Casi nada se nos puede antojar nuevo ni excepcional, salvo el desconocimiento de la historia, incluso la más reciente, aunque algunos crean que ya feneció, pero reaparece una y otra vez, porque forma parte de nuestro sustrato. La mediocridad de la clase política (un ejemplo meridiano lo constituye la Gran Bretaña del Brexit) contribuye a desdibujar un futuro que habrán de manejar con adecuado timón las nuevas generaciones con mucha imaginación y, sin duda, mediante algún cambio radical.

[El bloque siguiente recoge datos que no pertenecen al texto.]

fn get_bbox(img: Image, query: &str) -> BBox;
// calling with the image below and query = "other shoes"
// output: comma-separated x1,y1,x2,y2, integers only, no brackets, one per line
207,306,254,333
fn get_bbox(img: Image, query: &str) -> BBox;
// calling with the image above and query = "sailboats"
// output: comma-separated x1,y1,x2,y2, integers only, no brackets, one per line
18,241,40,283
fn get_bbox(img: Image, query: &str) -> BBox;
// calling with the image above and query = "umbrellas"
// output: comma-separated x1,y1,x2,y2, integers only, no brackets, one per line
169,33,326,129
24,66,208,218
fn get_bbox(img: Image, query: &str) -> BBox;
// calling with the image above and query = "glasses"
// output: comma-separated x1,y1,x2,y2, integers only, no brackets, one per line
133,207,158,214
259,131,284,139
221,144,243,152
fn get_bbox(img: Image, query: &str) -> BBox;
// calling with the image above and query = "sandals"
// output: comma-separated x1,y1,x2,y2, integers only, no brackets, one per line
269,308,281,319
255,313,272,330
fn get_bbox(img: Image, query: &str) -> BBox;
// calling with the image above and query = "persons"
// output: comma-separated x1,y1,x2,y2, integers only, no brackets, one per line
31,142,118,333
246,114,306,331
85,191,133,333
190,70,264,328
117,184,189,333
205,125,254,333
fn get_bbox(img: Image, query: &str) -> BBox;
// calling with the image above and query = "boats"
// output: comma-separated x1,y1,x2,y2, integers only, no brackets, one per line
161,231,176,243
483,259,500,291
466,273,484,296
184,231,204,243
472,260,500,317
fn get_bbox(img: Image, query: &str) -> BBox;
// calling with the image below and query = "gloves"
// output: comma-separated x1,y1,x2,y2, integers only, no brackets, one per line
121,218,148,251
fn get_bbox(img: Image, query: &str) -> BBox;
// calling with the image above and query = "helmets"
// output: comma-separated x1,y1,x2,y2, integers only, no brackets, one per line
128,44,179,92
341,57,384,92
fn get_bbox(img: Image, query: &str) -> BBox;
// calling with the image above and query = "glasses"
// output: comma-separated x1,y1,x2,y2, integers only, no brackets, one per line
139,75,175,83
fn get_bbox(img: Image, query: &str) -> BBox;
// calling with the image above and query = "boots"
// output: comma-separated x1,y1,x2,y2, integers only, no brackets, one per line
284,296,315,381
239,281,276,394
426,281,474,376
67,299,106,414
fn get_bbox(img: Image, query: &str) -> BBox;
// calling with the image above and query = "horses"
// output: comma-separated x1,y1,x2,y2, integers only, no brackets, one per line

Este país puede también tener remedio, incluso muchos y de diversa índole, siempre que quienes dirijan las maniobras superen los cuatro años electorales y consigan suficiente estabilidad. Tal vez Pablo Iglesias se crea pueblo, pero este término se nos antoja anacrónico, vago, indefinido. El peligro es regresar, sin tener conciencia de ello, a un romántico pasado, más allá del franquismo que suponíamos superado, aunque resulte ya enquistado en el sustrato de aquella España que se despuebla, anclada en las viejas esencias. Tal vez convendría leer más despacio la historia (hoy relato) sin entusiasmos, críticamente.